El Charcutero (o Tronista)

El concepto de charcutero, o de hombre MAL compartido es bastante fácil de entender: charcutero es ese macho con aspecto de alfa, que tiene la posibilidad de contar con más de una candy-candy con la que marcharse cada noche… y la aprovecha (la posibilidad). De manera que, cuando más de una de esas candy-candy se encuentran en el mismo radio geográfico que nuestro falso macho alfa, dan la sensación de haber sacado ticket en la charcutería, para llevarse unas lonchas de chorizo… “¿Quién es la última?” “Ah, vale, después de ti, ya voy yo…”. Lo último ya sería comentar lo bien que el charcutero filetea tal o cual embutido, ya me entendéis… Pero una vez llegadas a este punto, incluso parece natural que esto ocurra. Es lo que tiene pretender ver como normal lo que resulta antinatural de base. Charcutero lo ve normal porque mola mucho tener un catálogo humano donde elegir cada noche. Candy-candy hace como si lo viera normal, porque recordemos que se conforma con las migajas que le den, con tal de seguir ahí, aunque sea de vez en cuando, compartiendo ratitos con él, su charcutero, así que se engañará a sí misma y a quien sea necesario, fingiendo ser una neoliberal encantada con resultar elegida una de cada 5 ó 6 noches, ¡si hay suerte! Pero realmente, ¿a quién le gusta no resultar elegida en plena competición?

Una cosa es que no haya exclusividad en cualquier planteamiento de relación, que si ambas partes están de acuerdo, está muy bien. Pero otra cosa muy distinta es que falte el buen gusto de llevarlo con cierto orden y discreción. Existe el hombre compartido, que es el que lo lleva ordenadamente y existe el hombre charcutero, que yo creo que disfruta viendo a sus candy-candy apostarse estratégicamente a su alrededor para llevarse el gran premio del embutido. Intuyo que si detecta pelea de gatas, le gusta incluso más.

Charcutero elimina todo tu poder de decisión: parte de la base de que siempre estarás disponible y te elige cuando él quiere.
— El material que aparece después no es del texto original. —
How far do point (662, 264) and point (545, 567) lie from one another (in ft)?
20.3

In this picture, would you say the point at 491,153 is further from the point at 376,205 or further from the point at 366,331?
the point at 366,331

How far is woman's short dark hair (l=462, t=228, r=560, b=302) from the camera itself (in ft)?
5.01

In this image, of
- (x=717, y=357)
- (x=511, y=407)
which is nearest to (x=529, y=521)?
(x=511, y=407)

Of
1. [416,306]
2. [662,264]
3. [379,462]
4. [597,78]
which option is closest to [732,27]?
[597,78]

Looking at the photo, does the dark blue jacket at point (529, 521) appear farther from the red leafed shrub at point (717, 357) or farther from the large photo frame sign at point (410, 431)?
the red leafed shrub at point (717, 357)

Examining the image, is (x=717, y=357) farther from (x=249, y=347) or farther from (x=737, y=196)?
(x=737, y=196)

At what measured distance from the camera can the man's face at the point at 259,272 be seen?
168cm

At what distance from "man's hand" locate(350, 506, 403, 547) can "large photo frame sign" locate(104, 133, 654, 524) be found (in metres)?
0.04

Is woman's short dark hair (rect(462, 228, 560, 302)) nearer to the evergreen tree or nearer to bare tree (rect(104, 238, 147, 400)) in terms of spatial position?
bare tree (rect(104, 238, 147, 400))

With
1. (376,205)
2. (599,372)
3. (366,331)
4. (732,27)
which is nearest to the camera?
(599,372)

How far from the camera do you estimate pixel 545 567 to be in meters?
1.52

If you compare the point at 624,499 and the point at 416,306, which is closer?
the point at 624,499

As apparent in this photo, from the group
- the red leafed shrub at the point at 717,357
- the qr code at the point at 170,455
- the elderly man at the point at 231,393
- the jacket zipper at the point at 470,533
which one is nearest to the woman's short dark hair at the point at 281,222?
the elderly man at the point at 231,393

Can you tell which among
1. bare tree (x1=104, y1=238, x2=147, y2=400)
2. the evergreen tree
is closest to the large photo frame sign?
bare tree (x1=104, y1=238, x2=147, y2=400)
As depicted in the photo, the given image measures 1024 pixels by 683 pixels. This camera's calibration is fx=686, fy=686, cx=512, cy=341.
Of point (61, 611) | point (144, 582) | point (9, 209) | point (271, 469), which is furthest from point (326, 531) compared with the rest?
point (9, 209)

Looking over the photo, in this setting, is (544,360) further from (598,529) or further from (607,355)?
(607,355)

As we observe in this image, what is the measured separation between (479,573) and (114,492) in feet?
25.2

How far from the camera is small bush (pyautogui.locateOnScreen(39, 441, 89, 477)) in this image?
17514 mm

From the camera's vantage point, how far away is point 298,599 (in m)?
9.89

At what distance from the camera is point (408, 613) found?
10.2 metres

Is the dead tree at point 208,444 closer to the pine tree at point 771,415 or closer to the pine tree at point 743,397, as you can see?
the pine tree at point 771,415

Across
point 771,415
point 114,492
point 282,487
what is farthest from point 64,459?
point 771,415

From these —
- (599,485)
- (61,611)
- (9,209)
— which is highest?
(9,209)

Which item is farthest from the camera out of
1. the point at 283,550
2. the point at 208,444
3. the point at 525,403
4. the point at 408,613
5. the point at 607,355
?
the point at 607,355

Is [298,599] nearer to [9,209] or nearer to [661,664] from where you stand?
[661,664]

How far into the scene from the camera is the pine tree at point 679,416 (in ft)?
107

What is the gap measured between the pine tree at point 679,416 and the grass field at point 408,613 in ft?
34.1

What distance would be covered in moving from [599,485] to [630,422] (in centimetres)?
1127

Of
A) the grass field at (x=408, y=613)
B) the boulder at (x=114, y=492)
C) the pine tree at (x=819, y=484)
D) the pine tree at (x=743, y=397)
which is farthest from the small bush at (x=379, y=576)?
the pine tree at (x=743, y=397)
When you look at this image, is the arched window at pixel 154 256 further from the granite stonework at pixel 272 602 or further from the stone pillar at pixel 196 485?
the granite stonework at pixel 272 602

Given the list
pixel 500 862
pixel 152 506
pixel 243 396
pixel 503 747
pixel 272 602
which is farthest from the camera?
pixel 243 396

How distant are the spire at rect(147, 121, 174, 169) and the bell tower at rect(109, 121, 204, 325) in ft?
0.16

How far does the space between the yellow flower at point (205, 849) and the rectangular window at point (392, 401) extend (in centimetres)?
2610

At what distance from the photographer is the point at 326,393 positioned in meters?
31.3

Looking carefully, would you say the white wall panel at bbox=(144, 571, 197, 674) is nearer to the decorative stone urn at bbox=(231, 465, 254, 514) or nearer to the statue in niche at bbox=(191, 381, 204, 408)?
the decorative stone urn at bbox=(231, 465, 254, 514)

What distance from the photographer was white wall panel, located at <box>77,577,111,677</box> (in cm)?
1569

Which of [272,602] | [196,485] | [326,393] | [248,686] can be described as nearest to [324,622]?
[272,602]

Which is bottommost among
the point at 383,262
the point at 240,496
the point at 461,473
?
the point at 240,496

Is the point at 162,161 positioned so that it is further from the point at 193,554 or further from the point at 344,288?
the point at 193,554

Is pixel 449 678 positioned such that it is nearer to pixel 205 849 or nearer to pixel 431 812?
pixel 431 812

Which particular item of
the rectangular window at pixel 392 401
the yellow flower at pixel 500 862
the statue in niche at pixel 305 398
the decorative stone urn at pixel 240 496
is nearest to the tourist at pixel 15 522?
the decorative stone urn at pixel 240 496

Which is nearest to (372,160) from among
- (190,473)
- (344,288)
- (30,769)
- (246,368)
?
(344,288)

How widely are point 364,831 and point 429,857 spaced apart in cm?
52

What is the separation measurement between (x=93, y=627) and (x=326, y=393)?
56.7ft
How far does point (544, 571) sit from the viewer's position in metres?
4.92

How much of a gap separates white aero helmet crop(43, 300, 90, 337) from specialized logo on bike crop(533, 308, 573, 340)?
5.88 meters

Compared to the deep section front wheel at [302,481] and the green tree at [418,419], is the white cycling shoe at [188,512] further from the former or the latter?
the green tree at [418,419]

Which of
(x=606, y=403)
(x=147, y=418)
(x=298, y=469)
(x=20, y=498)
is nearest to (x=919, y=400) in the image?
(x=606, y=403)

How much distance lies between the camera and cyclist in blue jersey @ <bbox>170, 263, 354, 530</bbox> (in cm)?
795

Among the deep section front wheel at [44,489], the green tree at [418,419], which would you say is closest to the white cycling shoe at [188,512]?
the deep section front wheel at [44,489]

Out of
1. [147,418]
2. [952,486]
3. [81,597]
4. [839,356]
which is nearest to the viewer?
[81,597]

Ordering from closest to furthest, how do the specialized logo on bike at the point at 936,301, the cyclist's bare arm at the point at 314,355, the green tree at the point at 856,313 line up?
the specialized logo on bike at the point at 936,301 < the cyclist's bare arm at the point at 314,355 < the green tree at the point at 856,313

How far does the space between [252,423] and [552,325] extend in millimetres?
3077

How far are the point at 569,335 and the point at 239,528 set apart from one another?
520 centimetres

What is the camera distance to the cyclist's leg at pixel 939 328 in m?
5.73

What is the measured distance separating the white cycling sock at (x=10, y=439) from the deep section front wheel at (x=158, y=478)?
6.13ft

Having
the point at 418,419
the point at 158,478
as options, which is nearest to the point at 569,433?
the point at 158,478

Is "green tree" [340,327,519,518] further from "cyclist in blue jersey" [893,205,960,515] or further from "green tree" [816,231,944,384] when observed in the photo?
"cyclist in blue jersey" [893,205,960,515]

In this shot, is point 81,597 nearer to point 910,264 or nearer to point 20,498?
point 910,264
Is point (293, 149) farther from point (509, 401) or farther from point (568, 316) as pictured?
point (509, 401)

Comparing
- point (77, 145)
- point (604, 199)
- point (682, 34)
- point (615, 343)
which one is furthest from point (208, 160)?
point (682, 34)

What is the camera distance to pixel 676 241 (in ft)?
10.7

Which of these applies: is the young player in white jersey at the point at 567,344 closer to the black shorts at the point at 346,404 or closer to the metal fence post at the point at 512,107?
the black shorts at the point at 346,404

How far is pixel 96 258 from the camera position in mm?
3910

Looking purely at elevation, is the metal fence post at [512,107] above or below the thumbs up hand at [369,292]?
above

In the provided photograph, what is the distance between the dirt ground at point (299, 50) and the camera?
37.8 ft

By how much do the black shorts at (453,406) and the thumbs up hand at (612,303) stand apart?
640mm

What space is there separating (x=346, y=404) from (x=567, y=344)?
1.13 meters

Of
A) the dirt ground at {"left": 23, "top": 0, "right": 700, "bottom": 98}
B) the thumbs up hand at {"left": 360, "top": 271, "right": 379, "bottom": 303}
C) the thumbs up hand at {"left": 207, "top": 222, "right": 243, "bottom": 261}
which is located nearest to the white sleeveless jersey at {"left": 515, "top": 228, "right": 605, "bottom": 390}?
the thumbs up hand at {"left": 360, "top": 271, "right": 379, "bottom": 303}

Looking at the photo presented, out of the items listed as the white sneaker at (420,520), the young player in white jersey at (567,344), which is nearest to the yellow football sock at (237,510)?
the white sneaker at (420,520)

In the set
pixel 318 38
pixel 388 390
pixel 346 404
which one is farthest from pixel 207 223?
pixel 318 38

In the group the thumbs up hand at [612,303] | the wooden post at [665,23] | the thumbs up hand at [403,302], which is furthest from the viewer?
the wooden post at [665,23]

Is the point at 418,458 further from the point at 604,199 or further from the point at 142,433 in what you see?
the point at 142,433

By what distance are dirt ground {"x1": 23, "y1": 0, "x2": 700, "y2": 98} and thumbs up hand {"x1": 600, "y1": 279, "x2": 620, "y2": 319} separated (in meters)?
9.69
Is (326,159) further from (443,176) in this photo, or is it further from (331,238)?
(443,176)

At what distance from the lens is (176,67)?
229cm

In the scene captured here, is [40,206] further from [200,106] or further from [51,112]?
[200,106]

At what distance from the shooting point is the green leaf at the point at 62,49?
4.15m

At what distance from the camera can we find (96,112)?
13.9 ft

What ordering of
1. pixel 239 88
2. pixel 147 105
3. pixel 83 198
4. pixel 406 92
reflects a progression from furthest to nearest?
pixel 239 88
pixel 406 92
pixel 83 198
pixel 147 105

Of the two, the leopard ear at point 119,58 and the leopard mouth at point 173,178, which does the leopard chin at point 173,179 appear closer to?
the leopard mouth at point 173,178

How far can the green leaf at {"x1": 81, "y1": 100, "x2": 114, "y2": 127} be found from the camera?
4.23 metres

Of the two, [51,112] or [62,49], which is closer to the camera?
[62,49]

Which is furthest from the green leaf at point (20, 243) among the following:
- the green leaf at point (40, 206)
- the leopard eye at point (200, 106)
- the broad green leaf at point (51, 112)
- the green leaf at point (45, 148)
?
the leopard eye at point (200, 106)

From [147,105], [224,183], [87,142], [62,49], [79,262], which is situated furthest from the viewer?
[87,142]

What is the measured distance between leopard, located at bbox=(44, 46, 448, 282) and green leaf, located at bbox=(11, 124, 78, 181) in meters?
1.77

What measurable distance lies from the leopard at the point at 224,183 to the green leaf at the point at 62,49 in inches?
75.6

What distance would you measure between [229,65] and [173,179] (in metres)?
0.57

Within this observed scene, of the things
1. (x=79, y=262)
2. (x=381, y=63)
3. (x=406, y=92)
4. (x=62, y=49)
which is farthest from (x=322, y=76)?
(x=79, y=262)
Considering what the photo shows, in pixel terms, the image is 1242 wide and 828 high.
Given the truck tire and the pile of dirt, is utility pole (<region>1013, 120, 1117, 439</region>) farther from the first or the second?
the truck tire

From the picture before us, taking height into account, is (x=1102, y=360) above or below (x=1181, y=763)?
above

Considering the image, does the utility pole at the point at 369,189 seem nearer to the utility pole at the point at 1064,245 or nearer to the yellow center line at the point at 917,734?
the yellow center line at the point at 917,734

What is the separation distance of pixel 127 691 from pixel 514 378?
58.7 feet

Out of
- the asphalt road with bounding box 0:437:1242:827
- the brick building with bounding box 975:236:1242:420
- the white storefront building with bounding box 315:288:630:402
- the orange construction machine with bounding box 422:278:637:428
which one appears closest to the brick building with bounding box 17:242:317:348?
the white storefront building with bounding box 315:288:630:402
Compartido, sin embargo, parte de la base de que tú eres una persona como él, con capacidad de decisión y te pregunta, te permite hacer tus planes, decidir, elegir… es así como, unas veces quedáis y otras, no, cuando él te llama. Si tú le fallas, llamará a otra… o no (eso tú nunca lo sabrás), de la misma manera que tú lo harás con otros hombres. Parto de la base de que hablamos en este caso de que mantenéis efectivamente una relación abierta. Charcutero echa un vistazo alrededor, elige y hace entrega del embutido.

De ahí que el apelativo Tronista se refiera, no a su aspecto, que puede pertenecer a cualquier tribu urbana, si no a su posición de gallo de corral, dueño del harén, rey en su trono de Tele5, que elige a la choni que lo acompañará en cada cita.

Y yo me pregunto, ¿quenecesidá tiene cualquiera de pasar por esto?

Por supuesto, mujer verdadera jamás estará entre ésas que han pillado ticket a la espera de su turno. ¿Cómo podría arrebatarnos un hombre así? ¡Jamás!